Three digit numbers, in which the middle digit is a perfect square, are formed using the digits 1 to 9. Their sum is
A.134055
B.270540
C.170055
D.270504

Answer 1

Hint: Here we have to find the sum of the digits of a number whose middle digits is a perfect square. For that we will find the possible digits that can occur in units, tenth and hundredth place. Then we will find the sum of possible digits in units place, sum of digits in tenth place and sum of digits in hundredth place. We will then add their sum to find the required sum.

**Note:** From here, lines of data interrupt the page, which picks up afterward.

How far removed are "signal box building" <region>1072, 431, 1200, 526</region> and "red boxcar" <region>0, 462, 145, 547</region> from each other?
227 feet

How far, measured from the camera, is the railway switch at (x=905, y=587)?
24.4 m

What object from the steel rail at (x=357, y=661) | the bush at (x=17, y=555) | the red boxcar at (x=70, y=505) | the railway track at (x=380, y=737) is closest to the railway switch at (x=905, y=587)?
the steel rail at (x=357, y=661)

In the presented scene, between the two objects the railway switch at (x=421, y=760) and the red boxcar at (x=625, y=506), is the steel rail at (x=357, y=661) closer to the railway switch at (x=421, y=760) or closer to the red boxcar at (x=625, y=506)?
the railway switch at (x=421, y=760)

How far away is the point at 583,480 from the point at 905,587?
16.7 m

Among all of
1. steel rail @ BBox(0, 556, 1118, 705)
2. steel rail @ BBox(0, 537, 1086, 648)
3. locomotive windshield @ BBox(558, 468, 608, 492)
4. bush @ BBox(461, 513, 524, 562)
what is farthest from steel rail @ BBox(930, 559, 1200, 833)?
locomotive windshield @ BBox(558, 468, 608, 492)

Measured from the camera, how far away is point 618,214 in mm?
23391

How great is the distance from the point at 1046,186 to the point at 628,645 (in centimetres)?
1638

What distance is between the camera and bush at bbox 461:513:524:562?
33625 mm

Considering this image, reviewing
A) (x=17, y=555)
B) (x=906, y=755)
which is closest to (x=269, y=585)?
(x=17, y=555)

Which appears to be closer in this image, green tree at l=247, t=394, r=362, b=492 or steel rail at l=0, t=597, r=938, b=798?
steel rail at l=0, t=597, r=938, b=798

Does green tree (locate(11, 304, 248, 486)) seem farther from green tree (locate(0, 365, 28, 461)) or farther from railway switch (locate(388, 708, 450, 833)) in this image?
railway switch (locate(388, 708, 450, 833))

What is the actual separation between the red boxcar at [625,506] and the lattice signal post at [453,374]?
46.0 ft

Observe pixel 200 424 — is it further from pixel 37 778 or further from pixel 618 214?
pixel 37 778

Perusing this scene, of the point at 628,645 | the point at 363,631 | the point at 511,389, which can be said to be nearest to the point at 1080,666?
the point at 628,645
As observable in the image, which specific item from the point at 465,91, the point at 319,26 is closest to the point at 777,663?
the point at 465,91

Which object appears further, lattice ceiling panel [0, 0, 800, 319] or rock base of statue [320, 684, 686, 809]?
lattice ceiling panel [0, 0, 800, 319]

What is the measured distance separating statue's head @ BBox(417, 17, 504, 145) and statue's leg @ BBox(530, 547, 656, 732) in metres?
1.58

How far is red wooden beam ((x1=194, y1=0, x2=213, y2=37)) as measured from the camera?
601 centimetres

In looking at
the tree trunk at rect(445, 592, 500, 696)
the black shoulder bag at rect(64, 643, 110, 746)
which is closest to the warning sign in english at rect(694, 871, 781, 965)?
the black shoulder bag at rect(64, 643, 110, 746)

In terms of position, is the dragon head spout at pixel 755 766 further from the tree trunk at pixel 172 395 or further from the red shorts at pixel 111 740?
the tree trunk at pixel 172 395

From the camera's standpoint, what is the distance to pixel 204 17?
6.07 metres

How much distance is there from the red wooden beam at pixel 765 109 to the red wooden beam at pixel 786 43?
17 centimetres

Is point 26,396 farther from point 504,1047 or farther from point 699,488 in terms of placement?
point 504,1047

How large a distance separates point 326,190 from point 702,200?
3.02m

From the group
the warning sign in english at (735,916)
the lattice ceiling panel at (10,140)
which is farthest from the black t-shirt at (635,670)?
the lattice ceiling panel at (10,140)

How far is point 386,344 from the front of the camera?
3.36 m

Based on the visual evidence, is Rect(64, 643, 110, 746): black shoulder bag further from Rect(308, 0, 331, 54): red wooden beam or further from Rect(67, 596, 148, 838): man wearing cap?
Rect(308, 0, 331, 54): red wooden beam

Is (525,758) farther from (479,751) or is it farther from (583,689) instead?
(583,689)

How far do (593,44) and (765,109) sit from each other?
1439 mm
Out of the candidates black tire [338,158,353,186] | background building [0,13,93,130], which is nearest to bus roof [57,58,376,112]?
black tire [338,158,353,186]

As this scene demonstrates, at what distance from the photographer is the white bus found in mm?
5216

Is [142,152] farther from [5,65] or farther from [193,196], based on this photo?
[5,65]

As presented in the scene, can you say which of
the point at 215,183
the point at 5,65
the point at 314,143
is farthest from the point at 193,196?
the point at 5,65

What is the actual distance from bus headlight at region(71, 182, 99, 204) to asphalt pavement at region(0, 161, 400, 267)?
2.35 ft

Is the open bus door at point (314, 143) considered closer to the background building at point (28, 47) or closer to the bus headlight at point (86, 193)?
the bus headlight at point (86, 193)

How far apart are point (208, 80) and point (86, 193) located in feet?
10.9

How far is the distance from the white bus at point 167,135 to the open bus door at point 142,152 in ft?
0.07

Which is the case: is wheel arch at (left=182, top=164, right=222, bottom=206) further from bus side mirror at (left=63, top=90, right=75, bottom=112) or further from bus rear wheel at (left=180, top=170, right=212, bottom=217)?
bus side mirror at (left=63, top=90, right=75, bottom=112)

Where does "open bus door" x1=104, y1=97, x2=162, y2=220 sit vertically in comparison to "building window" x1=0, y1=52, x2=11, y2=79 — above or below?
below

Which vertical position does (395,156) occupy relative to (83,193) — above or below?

Complete step-by-step answer:
It is given that the middle digit of a three digit number is a perfect square.
The digits that can be used in tenth place are 1, 4, 9.
The digits that can be used in units and hundredth place are 1, 2, 3, …….., 9.
Possible choice for tenth place digits \[ = 9 \times 9 = 81\]
Possible choice for units place digits \[ = 3 \times 9 = 27\]
Possible choice for hundredth place digits \[ = 3 \times 9 = 27\]
Sum of digits in tenth place \[ = 81 \times 10 \times \left( {1 + 4 + 9} \right)\]
Adding the terms in the bracket , we get
\[ \Rightarrow \]Sum of digits in tenth place \[ = 81 \times 10 \times 14\]
Multiplying the terms, we get
\[ \Rightarrow \] Sum of digits in tenth place \[ = 11,340\]……... \[\left( 1 \right)\]
Sum of digits in units place \[ = 27 \times 1 \times \left( {1 + 2 + 3 + 4 + 5 + 6 + 7 + 8 + 9} \right)\]
Adding the terms in the bracket, we get
\[ \Rightarrow \] Sum of digits in units place \[ = 27 \times 1 \times 45\]
Multiplying the terms, we get
\[ \Rightarrow \] Sum of digits in units place \[ = 1215\]……… \[\left( 2 \right)\]
Sum of digits in hundredth place \[ = 27 \times 100 \times \left( {1 + 2 + 3 + 4 + 5 + 6 + 7 + 8 + 9} \right)\]
Adding the terms in the bracket, we get
\[ \Rightarrow \]Sum of digits in hundredth place \[ = 27 \times 100 \times 45\]
Multiplying the terms, we get
\[ \Rightarrow \]Sum of digits in hundredth place \[ = 121500\] …………\[\left( 3 \right)\]
Therefore, the sum of all numbers is equal to sum of digits in tenth place, sum of digits in units place and sum of digits in hundredth place.
Therefore,
Sum of all the numbers\[ = 11340 + 1215 + 121500 = 134,055\]
Hence, the correct option is A.

Note: To add the digits 1, 2, 3, ……., we can use the sum formula of an arithmetic series as the given series is forming an arithmetic progression. An arithmetic series is defined as a group of numbers whose difference of the terms from the preceding term is constant. The common difference of the series is 1 here.